KAMANYOLA / UVIRA, 24 février 2025 — Le Vice-Gouverneur et Gouverneur de Province ad intérim du Sud-Kivu, Me Jean-Jacques ELAKANO M’YEWA, a conduit lundi une délicate mission humanitaire et sécuritaire visant le rapatriement de 680 policiers congolais qui avaient trouvé refuge au Burundi voisin après avoir été contraints à l’exil par l’avancée des forces du Mouvement du 23-Mars (M23) dans la localité de Kamanyola, dans le territoire d’Uvira. Cette opération, menée en coordination avec les autorités burundaises, visait à restaurer la présence des forces de l’ordre congolaises sur leur propre territoire et à signifier la détermination du Gouvernement provincial à rétablir pleinement l’autorité de l’État dans les zones affectées par le conflit.

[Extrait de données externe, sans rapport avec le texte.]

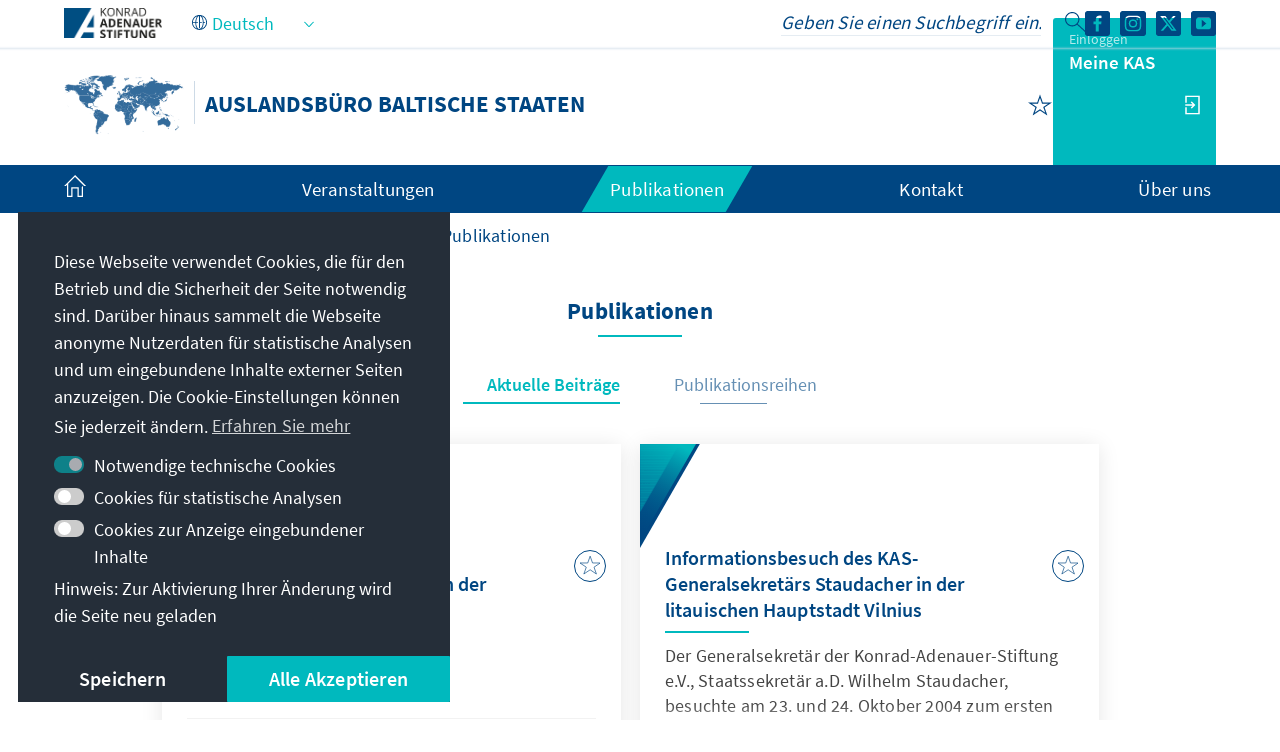

--- FILE ---
content_type: image/svg+xml
request_url: https://www.kas.de/o/kas-de-theme/images/star-outline.svg
body_size: 118
content:
<?xml version="1.0" encoding="UTF-8"?>
<svg version="1.1" xmlns="http://www.w3.org/2000/svg" xmlns:xlink="http://www.w3.org/1999/xlink">
    <symbol id="icon-star-outline" viewBox="0 0 30 28">
        <g stroke-width="1">
            <polygon id="Path"
                points="11.6246804 10.2111933 15.2169043 0 18.8091281 10.2111933 30.4338085 10.2111933 21.0292445 16.5220578 24.6214683 26.7332511 15.2169043 20.4223866 5.81234022 26.7332511 9.40456404 16.5220578 0 10.2111933">
            </polygon>
        </g>
    </symbol>
</svg>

Le retour de ces agents a toutefois été initialement contesté par des éléments des groupes armés Wazalendo, qui s’opposaient à leur réintégration sur les positions qu’ils occupaient avant leur déplacement forcé. Face à ces tensions, le Vice-Gouverneur a engagé des négociations directes avec les différentes parties prenantes, permettant de dégager un compromis provisoire : les 680 policiers seraient cantonnés temporairement à la prison centrale de Mulunge, en attendant un déploiement progressif vers leurs zones de responsabilité initiales. Cette solution de transition a été acceptée par l’ensemble des acteurs concernés, évitant ainsi une escalade susceptible de fragiliser davantage la sécurité dans cette zone frontalière stratégique.

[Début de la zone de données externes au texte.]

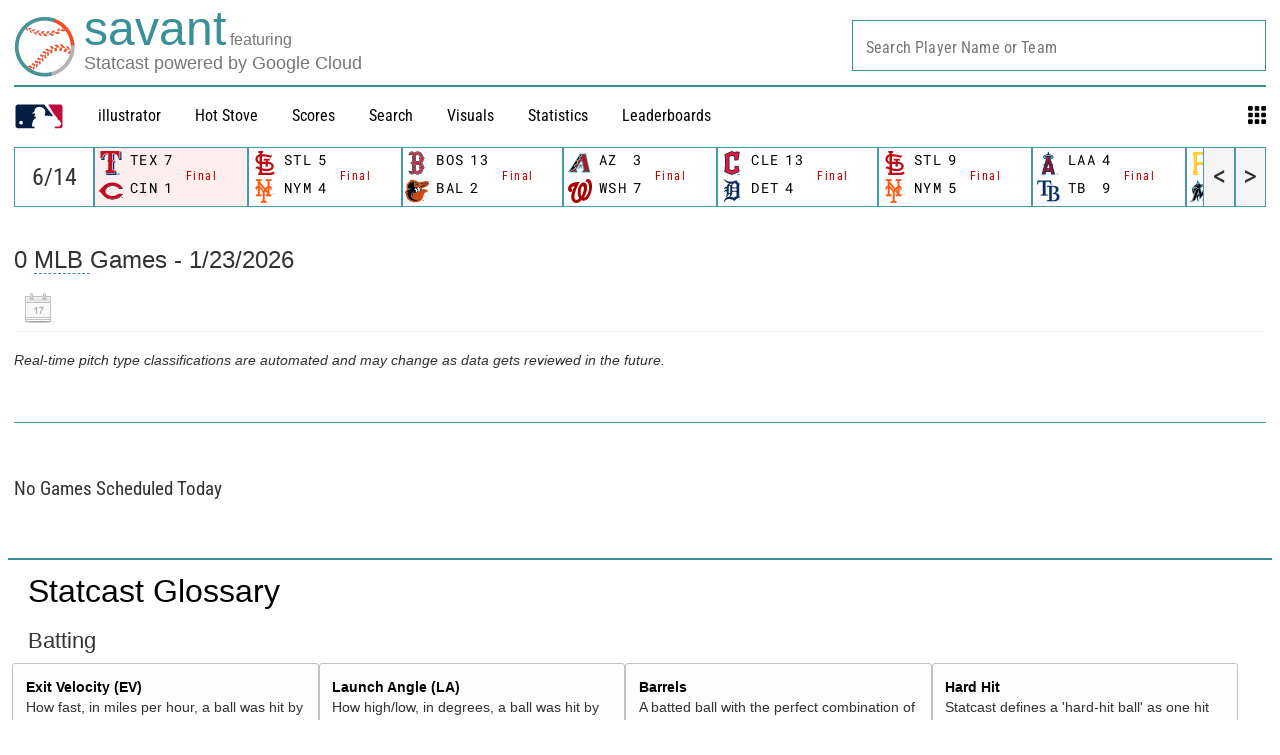

--- FILE ---
content_type: application/x-javascript;charset=utf-8
request_url: https://ans.mlb.com/id?d_visid_ver=2.1.0&d_fieldgroup=A&mcorgid=A65F776A5245B01B0A490D44%40AdobeOrg&mid=76477808054836414337528943799839114696&ts=1769231516524
body_size: -181
content:
{"mid":"76477808054836414337528943799839114696","id":"34BA2A4DD64EA3F1-600017091E999519"}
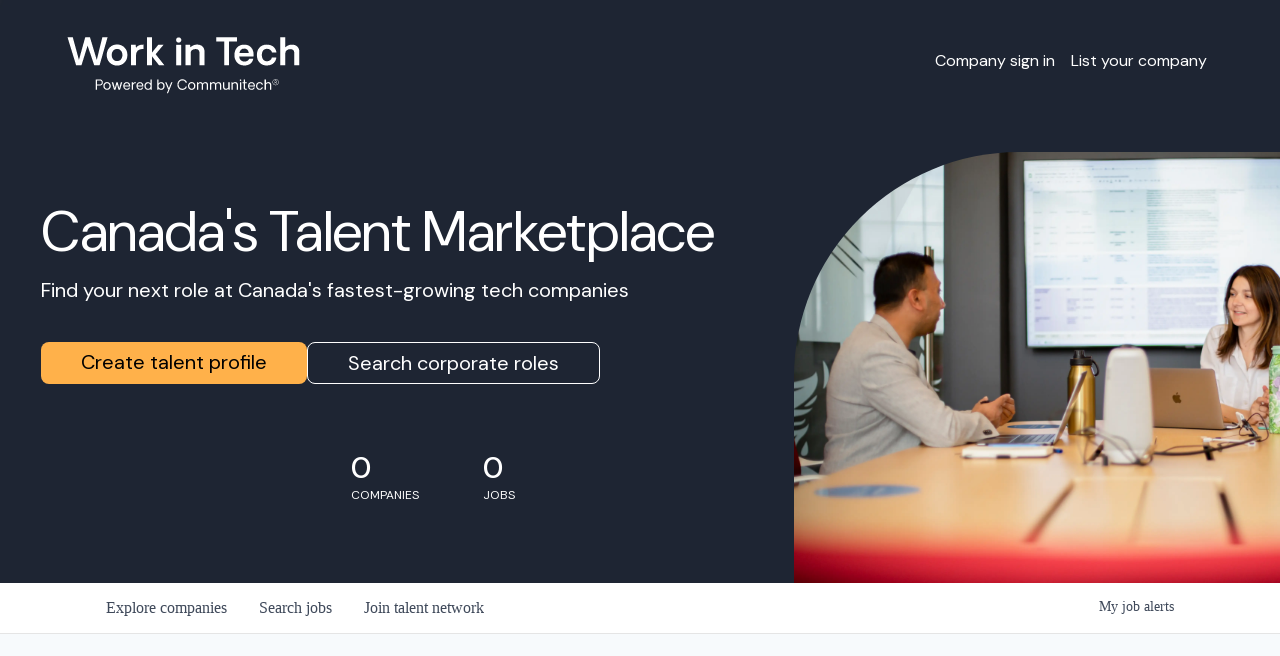

--- FILE ---
content_type: text/plain; charset=utf-8
request_url: https://rs.fullstory.com/rec/page
body_size: -62
content:
{"reason_code":2,"reason":"Org is disabled","cookie_domain":"communitech.ca"}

Un signal fort adressé aux populations déplacées
Au-delà de sa dimension opérationnelle, cette mission revêt une portée symbolique considérable pour les populations de Kamanyola et des environs, durement éprouvées par les offensives successives du M23. En rapatriant ces forces de police, le Gouvernement provincial envoie un message clair : l’État congolais n’a pas abandonné ses citoyens et entend progressivement reprendre le contrôle des zones momentanément perdues. Me ELAKANO M’YEWA a tenu à s’adresser personnellement aux policiers rapatriés, saluant leur résilience et les exhortant à demeurer au service de la population dans le strict respect des droits humains et de la discipline militaire.

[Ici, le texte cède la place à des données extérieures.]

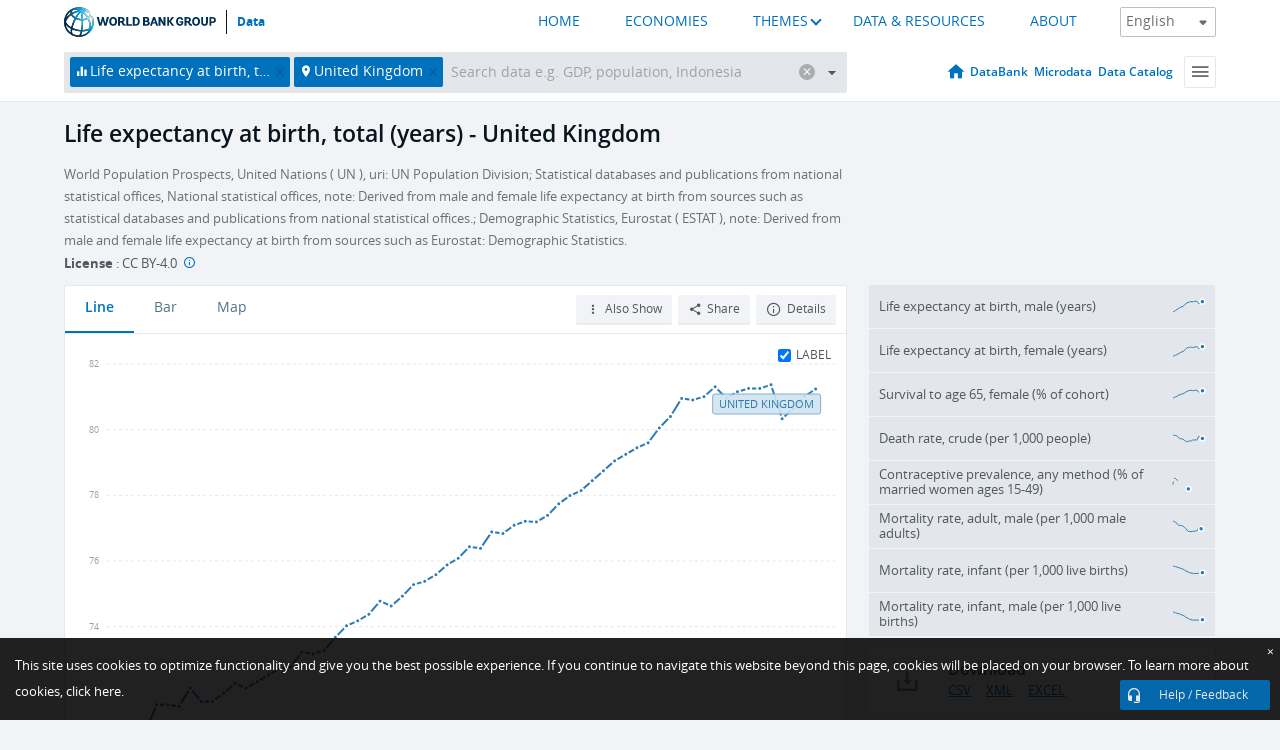

--- FILE ---
content_type: application/javascript; charset=utf-8
request_url: https://by2.uservoice.com/t2/136660/web/track.js?_=1769128317075&s=0&c=__uvSessionData0&d=eyJlIjp7InUiOiJodHRwczovL2RhdGEud29ybGRiYW5rLm9yZy9pbmRpY2F0b3IvU1AuRFlOLkxFMDAuSU4%2FbG9jYXRpb25zPUdCIiwiciI6IiJ9fQ%3D%3D
body_size: 21
content:
__uvSessionData0({"uvts":"408eb907-a397-4088-5536-59642f020643"});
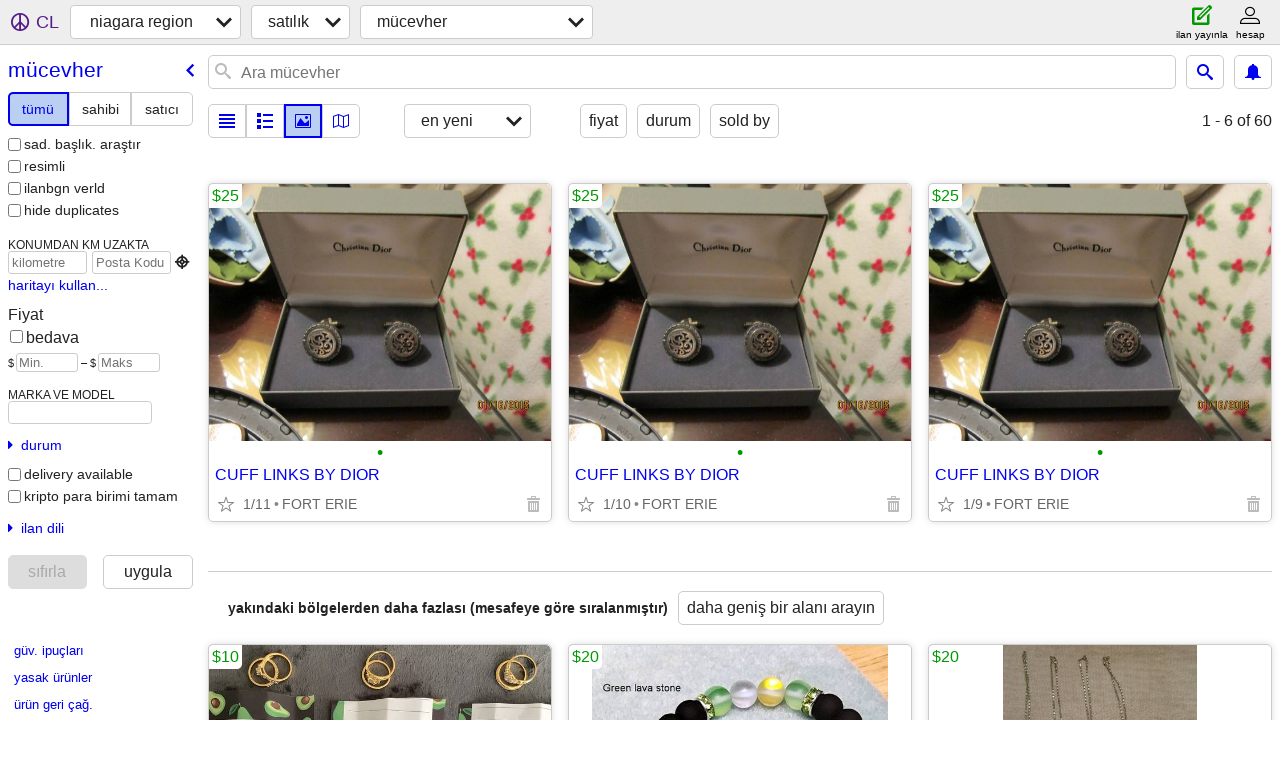

--- FILE ---
content_type: text/json; charset=UTF-8
request_url: https://niagara.craigslist.org/search/field/price?cl_url=https%3A%2F%2Fniagara.craigslist.org%2Fsearch%2Fjwa%3Flang%3Dtr&lang=tr
body_size: 57
content:
{"data":{"values":[25,25,25],"error":""}}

Cette opération s’inscrit dans un contexte régional particulièrement tendu : depuis la fin de l’année 2024, les forces du M23, soutenues selon Kinshasa par le Rwanda, ont considérablement élargi leur emprise territoriale dans l’est de la République Démocratique du Congo, forçant des milliers de civils et de membres des forces de sécurité à fuir vers les provinces voisines ou les pays limitrophes. La province du Sud-Kivu, dont le chef-lieu Bukavu a été temporairement occupé, cherche à maintenir une continuité administrative depuis la ville d’Uvira, érigée en capitale provinciale provisoire par le Gouvernement central.
« Nous ne laisserons pas le territoire de notre province entre des mains étrangères. Le retour de nos forces de police à Kamanyola est une étape dans la reconquête progressive de notre souveraineté. L’État est là, l’État sera toujours là. » — Me Jean-Jacques ELAKANO M’YEWA, Vice-Gouverneur et Gouverneur de Province ad intérim du Sud-Kivu
Le Vice-Gouverneur a conclu sa mission en réaffirmant la nécessité d’un dialogue continu entre les forces de sécurité régulières, les groupes armés patriotiques Wazalendo et les autorités civiles, afin d’assurer une transition ordonnée vers un rétablissement durable de l’ordre public. La mission a également permis d’évaluer les besoins immédiats des policiers de retour en termes de logistique, d’équipements et de soutien psychologique, après les traumatismes liés à leur déplacement forcé vers le Burundi.